And they were all, librarian and shop assistant, waiter and tour guide, priest and shivering cop, thinking secretly: This is wonderful. Because for once Christmas would be a holiday. For once the city would step off the constantly moving escalator of modern life, remember to take a deep breath, close its eyes and sleep a little, all under that gorgeous ermine coverlet that kept falling in a constant white cloud, turning the black stones of the empty streets the colour of icing sugar.

Peroni glanced at his partner, an expression Costa now recognized, one that said: Watch this. Then the big cop walked over and threw an arm around Sandri, squeezing him hard.

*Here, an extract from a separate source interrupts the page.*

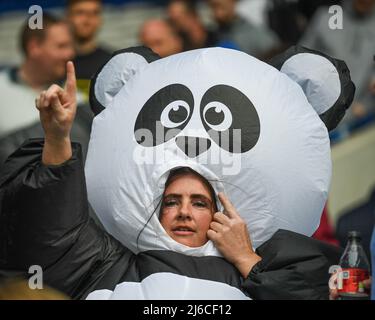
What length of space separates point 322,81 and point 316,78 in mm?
30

"Hey, Mauro," Peroni growled, and crushed the photographer one more time before letting go. "Your fingers are frozen stiff. It's pitch dark here with nothing to look at but snow. Why don't you quit taking photos for a while? You must've done a couple of hundred today already. Relax. We could go some place warm. Come on. Even you clever guys could handle a caffè corretto on a night like this."

The photographer's round, bulbous eyes blinked back at the two policemen suspiciously. He flexed his shoulders, maybe to shrug off the cold, maybe to get back some feeling after experiencing Peroni's grip.

"This would be a duty break, right? I can still shoot if I want to?"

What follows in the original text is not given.